| 练习说明 |
根据关于黑色素瘤研究的短文,列出该论文的全部共同第一作者。

| 练习短文 |
========================================================================
近日,中国科学技术大学生命科学学院吴缅教授研究组与澳大利亚纽卡斯尔大学张旭东教授合作,通过表观遗传学的研究手段,发现非编码RNA miR-149*参与黑色素瘤的发生和发展,揭示了一种p53依赖型的非编码微小RNA促进黑色素瘤发生的新机理。研究成果以MicroRNA-149*, a p53-responsive microRNA, functions as an oncogenic regulator in human melanoma为题,刊登在9月20日出版的美国《国家科学院院刊》(PNAS)上。
p53被认为是迄今为止所发现的最为重要的肿瘤抑制因子,它在人类50%以上的肿瘤细胞中都发生了各种不同程度的突变。然而在黑色素瘤中,p53在多数情况下呈野生型,并且高量表达,并不具有抑制肿瘤的能力,甚至在某些药物作用下,p53还起到保护肿瘤的作用。p53在黑色素瘤中的这一“反常”现象长期困惑着这一领域的研究人员。
吴缅研究组的研究工作表明,黑色素瘤在发生过程中长期伴随内质网(蛋白质合成的场所)压力的存在,而p53通过调控一种非编码的microRNA149*(microRNA是一种小分子RNA,主要功能是调节生物体内在的与机体生长、发育、疾病发生过程有关的基因的表达),经过一系列信号传导,最终稳定Mcl-1(一种重要的凋亡抑制蛋白)的表达,从而使黑色素瘤细胞能够更好地“适应”内质网压力而得以生存。
这一结果揭示了一种p53依赖型的非编码微小RNA促进黑色素瘤发生的新机理,并且证实了p53的这一新功能具有黑色素瘤的特异性。研究人员通过对60位黑色素瘤临床病人病例切片的研究,也证实了非编码微小RNA149*均呈现显著的高表达,同时也意味着这可以作为黑色素瘤临床诊断的分子指标。另外,在小鼠体内抑制该微小RNA的实验结果表明,miRNA-149*同样可以作为一个潜在的黑色素瘤的治疗靶位,用于临床药物的研发。
该论文的共同第一作者是吴缅实验室的博士生金雷和胡汪来,以及纽卡斯尔大学的Chen Chen Jiang。
========================================================================
| 所给资料 |
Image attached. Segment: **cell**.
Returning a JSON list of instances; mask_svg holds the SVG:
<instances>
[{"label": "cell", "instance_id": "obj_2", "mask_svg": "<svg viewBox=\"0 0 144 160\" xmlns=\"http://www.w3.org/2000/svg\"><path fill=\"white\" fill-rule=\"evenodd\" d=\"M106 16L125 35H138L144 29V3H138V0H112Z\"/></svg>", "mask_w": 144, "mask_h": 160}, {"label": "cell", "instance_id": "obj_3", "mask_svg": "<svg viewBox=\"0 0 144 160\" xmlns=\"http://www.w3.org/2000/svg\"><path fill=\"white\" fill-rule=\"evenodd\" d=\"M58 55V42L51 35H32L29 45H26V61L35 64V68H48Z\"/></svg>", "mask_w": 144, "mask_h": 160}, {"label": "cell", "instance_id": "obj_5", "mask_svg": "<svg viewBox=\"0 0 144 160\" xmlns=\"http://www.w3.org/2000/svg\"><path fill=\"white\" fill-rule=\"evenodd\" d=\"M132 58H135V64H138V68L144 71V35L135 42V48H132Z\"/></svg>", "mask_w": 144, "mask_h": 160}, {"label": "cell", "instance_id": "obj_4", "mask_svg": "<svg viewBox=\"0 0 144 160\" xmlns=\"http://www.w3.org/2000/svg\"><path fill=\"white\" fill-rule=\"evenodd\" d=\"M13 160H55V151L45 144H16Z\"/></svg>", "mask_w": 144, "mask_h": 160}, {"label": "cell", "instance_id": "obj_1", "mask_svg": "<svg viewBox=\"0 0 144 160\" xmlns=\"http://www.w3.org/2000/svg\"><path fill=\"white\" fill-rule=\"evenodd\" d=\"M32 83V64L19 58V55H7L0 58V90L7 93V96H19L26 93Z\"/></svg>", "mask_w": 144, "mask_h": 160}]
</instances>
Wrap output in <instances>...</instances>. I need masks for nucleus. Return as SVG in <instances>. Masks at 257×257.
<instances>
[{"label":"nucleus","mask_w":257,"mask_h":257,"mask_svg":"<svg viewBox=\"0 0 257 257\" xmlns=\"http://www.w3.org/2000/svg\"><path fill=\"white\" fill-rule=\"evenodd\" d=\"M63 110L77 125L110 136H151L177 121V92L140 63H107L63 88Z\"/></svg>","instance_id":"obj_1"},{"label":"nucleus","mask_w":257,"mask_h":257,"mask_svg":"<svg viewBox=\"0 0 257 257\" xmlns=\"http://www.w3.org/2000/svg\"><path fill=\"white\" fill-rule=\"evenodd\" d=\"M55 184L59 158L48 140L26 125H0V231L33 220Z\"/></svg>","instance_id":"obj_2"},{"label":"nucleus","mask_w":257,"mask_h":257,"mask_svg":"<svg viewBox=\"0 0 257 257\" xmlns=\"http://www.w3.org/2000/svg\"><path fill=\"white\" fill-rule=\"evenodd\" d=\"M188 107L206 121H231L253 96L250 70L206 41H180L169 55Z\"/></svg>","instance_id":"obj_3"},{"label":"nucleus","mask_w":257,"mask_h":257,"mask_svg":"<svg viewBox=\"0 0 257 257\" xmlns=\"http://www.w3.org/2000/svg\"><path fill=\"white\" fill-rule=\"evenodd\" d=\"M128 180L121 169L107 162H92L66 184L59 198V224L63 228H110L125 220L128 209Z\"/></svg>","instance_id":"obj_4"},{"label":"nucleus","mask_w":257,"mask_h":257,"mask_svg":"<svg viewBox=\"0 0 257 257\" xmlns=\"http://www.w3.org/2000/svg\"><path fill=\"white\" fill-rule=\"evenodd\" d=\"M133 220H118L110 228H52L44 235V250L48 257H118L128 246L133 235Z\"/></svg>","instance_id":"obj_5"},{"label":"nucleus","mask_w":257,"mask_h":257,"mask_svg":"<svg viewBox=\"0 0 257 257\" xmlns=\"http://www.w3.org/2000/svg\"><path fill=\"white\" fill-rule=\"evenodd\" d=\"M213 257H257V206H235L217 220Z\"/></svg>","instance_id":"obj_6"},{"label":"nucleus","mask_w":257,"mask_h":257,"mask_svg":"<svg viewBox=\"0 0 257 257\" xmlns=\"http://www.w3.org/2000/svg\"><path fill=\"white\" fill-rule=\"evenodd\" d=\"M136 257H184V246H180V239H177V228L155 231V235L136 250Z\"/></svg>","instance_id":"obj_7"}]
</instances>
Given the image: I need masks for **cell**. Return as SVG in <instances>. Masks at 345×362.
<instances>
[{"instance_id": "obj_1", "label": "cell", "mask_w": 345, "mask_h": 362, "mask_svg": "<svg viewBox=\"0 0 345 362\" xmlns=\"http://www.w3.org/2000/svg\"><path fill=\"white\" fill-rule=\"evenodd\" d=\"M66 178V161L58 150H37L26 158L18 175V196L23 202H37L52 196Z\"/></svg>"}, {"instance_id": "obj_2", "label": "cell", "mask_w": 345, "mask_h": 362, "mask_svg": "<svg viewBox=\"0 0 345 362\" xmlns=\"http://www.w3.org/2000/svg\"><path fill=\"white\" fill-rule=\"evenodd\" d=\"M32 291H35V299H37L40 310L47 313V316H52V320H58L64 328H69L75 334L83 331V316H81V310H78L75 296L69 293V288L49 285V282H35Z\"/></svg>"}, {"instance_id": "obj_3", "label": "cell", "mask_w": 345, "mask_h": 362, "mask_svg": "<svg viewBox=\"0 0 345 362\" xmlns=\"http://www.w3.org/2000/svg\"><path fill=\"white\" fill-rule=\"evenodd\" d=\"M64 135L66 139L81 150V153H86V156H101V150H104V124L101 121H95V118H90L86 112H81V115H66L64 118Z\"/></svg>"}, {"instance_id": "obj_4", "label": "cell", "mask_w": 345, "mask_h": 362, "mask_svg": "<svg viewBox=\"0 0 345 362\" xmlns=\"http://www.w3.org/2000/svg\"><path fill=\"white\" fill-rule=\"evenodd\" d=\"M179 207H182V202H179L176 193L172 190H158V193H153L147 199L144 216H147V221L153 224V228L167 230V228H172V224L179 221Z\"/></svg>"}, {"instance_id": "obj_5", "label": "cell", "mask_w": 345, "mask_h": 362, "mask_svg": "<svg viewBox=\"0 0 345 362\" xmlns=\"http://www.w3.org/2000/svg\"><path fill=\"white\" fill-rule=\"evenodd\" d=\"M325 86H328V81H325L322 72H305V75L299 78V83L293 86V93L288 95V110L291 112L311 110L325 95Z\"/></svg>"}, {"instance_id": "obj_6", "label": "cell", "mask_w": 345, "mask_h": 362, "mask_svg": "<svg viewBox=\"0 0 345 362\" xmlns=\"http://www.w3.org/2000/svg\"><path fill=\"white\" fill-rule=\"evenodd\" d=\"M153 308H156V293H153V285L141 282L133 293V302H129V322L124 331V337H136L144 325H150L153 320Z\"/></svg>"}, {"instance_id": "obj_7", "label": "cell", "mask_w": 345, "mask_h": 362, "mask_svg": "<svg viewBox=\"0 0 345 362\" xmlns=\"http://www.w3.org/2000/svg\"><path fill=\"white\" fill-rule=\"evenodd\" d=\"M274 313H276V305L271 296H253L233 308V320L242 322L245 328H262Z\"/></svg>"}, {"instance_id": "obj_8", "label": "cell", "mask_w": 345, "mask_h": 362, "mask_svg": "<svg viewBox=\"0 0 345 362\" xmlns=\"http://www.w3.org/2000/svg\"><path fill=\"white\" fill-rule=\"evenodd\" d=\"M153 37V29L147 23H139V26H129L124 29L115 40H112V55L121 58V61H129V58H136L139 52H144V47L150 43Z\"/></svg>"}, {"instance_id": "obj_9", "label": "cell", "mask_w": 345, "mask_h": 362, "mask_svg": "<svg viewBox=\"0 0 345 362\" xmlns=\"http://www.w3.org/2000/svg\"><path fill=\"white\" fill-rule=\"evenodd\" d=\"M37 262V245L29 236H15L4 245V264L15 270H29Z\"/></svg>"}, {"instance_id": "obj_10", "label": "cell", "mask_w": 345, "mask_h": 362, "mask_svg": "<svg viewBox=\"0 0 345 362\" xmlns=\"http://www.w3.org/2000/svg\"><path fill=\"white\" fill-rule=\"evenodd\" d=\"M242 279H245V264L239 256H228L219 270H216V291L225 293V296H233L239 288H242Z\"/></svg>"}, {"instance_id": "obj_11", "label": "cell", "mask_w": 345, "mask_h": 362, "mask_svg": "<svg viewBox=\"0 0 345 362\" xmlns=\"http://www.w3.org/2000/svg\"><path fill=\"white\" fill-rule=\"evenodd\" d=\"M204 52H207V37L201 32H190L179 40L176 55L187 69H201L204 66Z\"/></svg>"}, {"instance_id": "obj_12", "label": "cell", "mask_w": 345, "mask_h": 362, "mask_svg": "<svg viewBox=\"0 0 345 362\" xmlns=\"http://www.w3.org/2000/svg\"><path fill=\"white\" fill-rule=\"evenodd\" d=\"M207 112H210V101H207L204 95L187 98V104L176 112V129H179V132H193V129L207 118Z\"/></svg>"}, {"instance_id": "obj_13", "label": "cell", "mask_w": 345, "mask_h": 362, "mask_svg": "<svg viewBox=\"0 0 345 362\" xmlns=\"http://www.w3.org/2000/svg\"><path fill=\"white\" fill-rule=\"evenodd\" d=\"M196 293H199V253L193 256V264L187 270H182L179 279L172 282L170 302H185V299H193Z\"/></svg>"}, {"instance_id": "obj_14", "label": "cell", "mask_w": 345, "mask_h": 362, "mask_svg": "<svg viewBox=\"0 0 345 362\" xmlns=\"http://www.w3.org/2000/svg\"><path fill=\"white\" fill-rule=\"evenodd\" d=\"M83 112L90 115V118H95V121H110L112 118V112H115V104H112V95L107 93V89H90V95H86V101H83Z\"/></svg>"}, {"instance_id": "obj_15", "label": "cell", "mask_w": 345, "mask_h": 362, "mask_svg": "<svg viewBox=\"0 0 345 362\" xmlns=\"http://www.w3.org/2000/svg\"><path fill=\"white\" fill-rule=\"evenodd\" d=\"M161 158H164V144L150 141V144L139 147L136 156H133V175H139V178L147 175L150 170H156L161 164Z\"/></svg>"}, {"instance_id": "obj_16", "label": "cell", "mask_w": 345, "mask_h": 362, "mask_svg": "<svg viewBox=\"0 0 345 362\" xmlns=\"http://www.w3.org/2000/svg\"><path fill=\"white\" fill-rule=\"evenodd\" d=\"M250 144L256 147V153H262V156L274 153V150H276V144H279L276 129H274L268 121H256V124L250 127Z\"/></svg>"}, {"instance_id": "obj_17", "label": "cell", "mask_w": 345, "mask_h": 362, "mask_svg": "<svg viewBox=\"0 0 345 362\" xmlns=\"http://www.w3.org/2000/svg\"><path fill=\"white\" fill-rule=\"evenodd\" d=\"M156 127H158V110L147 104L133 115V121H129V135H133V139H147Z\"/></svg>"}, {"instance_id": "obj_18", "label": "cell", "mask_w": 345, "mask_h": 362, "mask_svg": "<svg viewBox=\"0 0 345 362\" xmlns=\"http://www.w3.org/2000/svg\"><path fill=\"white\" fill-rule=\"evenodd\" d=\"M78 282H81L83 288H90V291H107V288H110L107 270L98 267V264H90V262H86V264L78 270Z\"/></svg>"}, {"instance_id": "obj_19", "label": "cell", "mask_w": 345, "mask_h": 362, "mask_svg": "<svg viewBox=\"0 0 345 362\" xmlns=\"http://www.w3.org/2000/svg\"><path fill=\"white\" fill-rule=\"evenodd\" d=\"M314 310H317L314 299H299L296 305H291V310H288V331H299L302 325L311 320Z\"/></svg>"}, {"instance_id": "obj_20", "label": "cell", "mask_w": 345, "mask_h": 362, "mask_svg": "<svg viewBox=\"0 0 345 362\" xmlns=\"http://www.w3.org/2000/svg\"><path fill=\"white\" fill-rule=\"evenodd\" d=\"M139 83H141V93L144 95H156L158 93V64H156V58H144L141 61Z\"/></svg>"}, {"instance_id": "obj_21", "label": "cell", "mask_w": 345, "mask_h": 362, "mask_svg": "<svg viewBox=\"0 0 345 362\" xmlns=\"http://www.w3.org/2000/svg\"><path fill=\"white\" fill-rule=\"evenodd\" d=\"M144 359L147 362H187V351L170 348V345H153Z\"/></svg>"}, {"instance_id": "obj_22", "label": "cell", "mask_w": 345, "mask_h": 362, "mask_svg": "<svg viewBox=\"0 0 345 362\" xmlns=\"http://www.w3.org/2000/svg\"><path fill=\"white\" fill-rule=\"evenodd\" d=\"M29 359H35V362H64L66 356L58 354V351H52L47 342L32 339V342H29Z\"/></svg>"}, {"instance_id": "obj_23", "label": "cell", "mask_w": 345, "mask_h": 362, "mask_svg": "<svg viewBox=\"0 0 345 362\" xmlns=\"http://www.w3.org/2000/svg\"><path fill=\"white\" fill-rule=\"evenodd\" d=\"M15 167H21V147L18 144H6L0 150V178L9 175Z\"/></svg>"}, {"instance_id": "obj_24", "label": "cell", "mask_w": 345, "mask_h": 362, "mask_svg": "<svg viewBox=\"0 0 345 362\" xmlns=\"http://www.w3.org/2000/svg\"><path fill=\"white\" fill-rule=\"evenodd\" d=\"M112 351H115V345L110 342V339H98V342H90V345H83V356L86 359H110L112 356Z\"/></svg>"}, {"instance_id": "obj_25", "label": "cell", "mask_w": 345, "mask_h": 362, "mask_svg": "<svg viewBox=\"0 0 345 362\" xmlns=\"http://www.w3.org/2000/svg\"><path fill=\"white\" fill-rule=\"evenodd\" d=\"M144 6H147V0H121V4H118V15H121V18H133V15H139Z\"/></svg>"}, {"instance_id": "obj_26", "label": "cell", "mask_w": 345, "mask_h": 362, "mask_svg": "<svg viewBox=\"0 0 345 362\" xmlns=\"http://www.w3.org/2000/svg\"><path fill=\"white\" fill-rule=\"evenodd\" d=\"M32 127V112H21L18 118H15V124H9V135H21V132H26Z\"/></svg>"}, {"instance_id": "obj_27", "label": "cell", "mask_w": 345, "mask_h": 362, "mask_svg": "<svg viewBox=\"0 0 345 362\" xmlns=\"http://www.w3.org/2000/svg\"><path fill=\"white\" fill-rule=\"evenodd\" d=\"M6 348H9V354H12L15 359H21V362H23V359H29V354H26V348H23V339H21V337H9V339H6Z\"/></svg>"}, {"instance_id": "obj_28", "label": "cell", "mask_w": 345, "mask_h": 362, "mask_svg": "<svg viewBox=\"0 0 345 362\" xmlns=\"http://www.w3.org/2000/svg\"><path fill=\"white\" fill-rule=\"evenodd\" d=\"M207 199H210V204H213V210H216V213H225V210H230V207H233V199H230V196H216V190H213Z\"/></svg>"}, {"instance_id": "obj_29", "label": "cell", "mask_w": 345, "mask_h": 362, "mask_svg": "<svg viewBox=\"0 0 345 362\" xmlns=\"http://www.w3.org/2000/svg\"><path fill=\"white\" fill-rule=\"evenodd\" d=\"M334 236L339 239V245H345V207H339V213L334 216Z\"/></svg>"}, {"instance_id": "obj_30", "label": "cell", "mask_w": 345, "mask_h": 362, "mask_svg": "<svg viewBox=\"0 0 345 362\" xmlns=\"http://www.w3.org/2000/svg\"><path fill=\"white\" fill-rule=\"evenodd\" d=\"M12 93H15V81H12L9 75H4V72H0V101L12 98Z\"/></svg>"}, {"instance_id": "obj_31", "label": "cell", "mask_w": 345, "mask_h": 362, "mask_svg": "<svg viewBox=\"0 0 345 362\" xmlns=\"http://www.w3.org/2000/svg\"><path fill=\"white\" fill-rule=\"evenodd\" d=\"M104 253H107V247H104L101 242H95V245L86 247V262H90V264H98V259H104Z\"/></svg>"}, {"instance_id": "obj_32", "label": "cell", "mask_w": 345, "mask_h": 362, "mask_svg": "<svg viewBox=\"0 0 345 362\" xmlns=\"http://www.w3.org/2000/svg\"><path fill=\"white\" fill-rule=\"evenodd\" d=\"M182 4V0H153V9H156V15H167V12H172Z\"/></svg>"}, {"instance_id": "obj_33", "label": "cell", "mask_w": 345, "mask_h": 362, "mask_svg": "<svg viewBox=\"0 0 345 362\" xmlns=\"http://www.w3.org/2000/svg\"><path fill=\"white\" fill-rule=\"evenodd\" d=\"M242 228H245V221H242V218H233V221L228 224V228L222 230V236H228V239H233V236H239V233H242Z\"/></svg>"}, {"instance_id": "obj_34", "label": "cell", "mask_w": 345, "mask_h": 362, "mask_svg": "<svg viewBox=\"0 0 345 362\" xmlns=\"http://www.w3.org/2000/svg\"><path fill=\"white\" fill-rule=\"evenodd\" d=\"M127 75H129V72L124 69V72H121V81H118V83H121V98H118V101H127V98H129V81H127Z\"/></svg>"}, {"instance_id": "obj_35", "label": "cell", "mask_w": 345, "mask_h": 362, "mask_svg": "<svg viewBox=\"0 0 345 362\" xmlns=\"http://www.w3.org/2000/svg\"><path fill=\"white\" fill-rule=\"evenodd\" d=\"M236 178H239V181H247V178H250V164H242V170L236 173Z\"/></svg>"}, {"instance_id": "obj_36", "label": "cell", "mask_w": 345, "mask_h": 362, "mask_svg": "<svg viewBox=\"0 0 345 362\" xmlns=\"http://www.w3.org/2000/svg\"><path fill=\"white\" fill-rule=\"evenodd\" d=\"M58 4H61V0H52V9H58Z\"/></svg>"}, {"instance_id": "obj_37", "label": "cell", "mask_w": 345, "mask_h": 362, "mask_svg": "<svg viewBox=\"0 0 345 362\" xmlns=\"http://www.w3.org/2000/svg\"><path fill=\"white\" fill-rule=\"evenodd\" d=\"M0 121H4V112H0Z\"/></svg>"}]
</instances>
========================================================================
| 练习答案 |
金雷、胡汪来、Chen Chen Jiang